Sunday, May 4, 2014

How To Fix a Stove-Top Vent: Prune the Wisteria

Wisteria is a lovely thing. In the spring, when it blooms, it nearly takes my breath away. It really is one of my favorites. But, it is an interesting plant. It needs to be trained, or it will ramble wildly about the garden.

I have a three wisteria vines in my yard, and all three are very vigorous and healthy. They certainly do not have to be babied. In fact, we found out several years ago that in order to get your vine to bloom at it's best, you need to beat up the main trunk a bit. As in take the claw of a hammer and whack it til you have opened the bark in several areas. We also learned that you should not fertilize your lawn anywhere near the vine, because that will also inhibit blooming. So, in a nutshell... beat 'er up and don't feed 'er. Sounds like abuse, but it works!

Moving along... a year ago, my stove-top vent stopped working. I have one of those that rises up from the back of the stove top and sucks the air away from the cooking area and drafts the air down and out of the house (instead of up, like usual). After it stopped working, the vent would still rise up, but the fan wouldn't engage. It happened to be a bit down on my list of "to-do's", so I didn't think about it for a good long time. And then, earlier this year, somewhere in the back of my mind, I wondered if my wisteria vine had found it's way into the vent from the outside.

On Friday, when I was trimming back the wisteria, I came to the vent on the outside of the house, and this is what I found:

One little vine had found it's way into the vent right into the fan area. I pulled it out and cut it way back from that area, and crossed my fingers when I went into the house to turn the fan on. And voila! It worked like a charm!

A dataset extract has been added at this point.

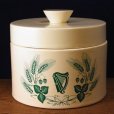 画像1: Carlton ware ceramic jar/canister (1)
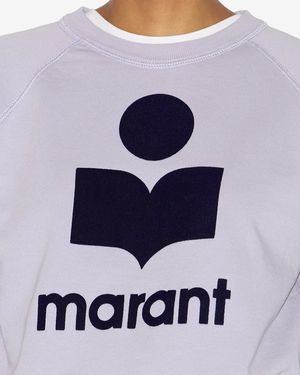 Isabel Marant Sudadera Millyny - Blanco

In this photo of the wisteria, you can see the air vent in the upper right-hand corner... freed from the wisteria vine, and in great working order. It's funny how sometimes small victories like that make me want to celebrate. I mean, I avoided having to call in a repairman, and paying who knows how much to have him take a look and finally come to the same conclusion as I did. It would have been so painful to see him dislodge that little vine and hand me a bill for his services. So, if your down-draft vent stops working, check to make sure nothing has found it's way into the outside venting area.... you never do know.